Oxygen & RespiratoryJanuary 18, 2026·5 min read
By the CIRRUS Editorial Team — how we write and source this
Bronchodilators vs. steroids: how COPD inhalers actually work differently
Two different colored inhalers, two entirely different jobs. Here's the mechanism behind each.
Bronchodilators relax the smooth muscle around the airways, physically widening them to ease airflow — short-acting versions (rescue inhalers) act within minutes for acute symptoms, while long-acting versions are taken on a schedule to keep airways open throughout the day.
Inhaled corticosteroids work on an entirely different axis: reducing airway inflammation over time rather than opening the airway directly. They're not rescue medications — using one during an acute flare-up won't produce the fast relief a bronchodilator does, because inflammation reduction is a cumulative, not immediate, effect.

[Extracted data entries]
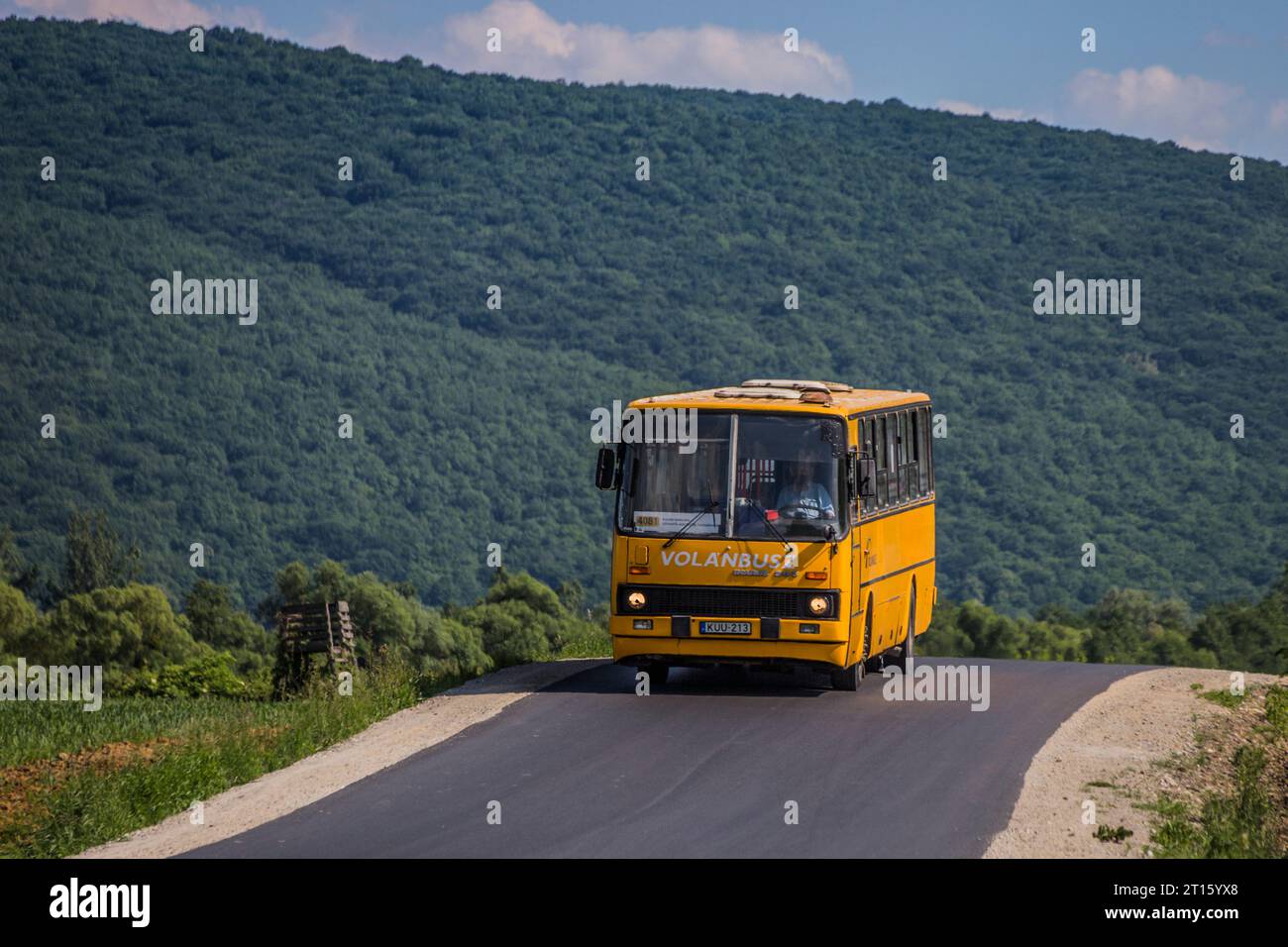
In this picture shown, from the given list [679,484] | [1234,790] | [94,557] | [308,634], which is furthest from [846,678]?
[94,557]

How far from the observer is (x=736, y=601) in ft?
60.8

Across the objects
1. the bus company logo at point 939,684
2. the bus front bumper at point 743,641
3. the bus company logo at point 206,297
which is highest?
the bus company logo at point 206,297

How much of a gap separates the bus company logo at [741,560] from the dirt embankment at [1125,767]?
3.03 metres

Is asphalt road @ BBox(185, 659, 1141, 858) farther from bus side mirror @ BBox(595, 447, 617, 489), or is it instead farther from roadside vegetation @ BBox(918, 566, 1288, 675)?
roadside vegetation @ BBox(918, 566, 1288, 675)

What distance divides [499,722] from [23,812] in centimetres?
483

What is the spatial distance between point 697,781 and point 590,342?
143 metres

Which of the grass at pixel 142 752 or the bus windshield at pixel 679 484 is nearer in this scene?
the grass at pixel 142 752

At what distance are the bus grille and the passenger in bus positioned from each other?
0.77 meters

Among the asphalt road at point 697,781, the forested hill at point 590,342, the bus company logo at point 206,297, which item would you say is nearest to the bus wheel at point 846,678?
the asphalt road at point 697,781

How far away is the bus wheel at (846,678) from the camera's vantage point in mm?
19734

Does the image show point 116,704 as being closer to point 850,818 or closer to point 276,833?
point 276,833

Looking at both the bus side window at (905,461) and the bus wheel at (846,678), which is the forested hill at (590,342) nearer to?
the bus side window at (905,461)
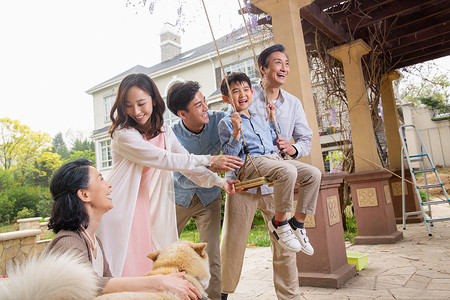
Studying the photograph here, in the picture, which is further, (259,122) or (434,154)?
(434,154)

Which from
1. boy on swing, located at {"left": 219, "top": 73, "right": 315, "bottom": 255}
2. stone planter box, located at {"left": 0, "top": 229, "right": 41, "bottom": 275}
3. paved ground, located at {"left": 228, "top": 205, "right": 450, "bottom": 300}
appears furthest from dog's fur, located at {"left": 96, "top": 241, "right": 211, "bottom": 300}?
stone planter box, located at {"left": 0, "top": 229, "right": 41, "bottom": 275}

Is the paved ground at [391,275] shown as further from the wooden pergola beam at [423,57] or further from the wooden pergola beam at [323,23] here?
the wooden pergola beam at [423,57]

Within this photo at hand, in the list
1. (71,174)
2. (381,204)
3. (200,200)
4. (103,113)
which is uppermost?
(103,113)

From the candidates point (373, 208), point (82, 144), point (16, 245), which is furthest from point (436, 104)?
→ point (82, 144)

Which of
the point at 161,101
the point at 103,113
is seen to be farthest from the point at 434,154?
the point at 161,101

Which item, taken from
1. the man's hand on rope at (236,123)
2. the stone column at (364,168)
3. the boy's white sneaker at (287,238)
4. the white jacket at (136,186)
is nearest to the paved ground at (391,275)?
the stone column at (364,168)

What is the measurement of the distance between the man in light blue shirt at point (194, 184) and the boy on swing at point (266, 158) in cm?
25

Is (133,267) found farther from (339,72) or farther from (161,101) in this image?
(339,72)

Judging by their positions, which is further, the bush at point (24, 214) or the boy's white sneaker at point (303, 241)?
the bush at point (24, 214)

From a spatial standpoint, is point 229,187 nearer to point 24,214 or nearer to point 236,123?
point 236,123

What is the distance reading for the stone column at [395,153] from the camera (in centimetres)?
652

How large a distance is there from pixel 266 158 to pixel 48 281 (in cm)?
136

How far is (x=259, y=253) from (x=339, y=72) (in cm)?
330

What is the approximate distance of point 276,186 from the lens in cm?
196
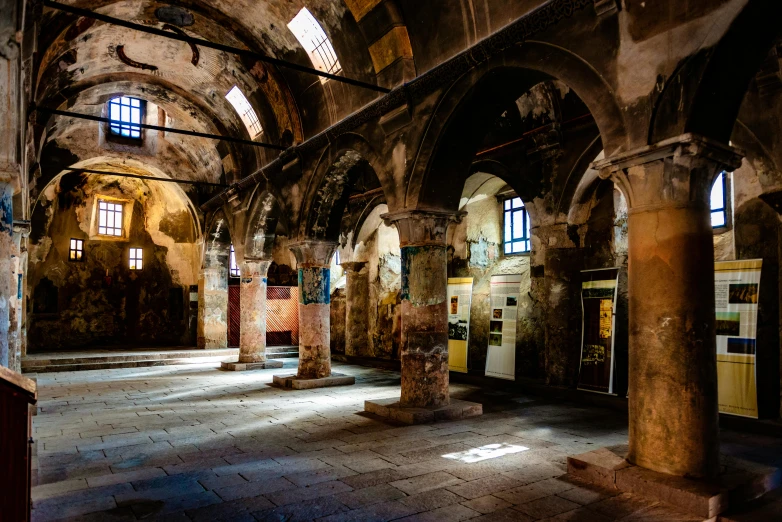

=== TASKS TO PERFORM ===
1: From the article on COPD inhalers, extract the passage from "Oxygen & RespiratoryJanuary" to "throughout the day." word for word.
2: Extend the article on how COPD inhalers work by writing what comes next after its final sentence.

=== RESPONSES TO THE TASKS ===
1:
Oxygen & RespiratoryJanuary 18, 2026·5 min read
By the CIRRUS Editorial Team — how we write and source this
Bronchodilators vs. steroids: how COPD inhalers actually work differently
Two different colored inhalers, two entirely different jobs. Here's the mechanism behind each.
Bronchodilators relax the smooth muscle around the airways, physically widening them to ease airflow — short-acting versions (rescue inhalers) act within minutes for acute symptoms, while long-acting versions are taken on a schedule to keep airways open throughout the day.

2:
Many COPD regimens combine both in a single device specifically because the two mechanisms address different parts of the disease — muscle constriction and chronic inflammation — and using only one leaves the other pathway untreated.
Technique matters as much as the medication: a meaningful fraction of inhaler underperformance traces back to timing and inhalation technique rather than the drug itself, which is why pharmacists and pulmonary rehab programs spend real time on device demonstration, not just prescription refills.
This article is general health information, not medical advice, and doesn’t replace evaluation by your own physician. Talk to a doctor about anything specific to your own diagnosis or treatment.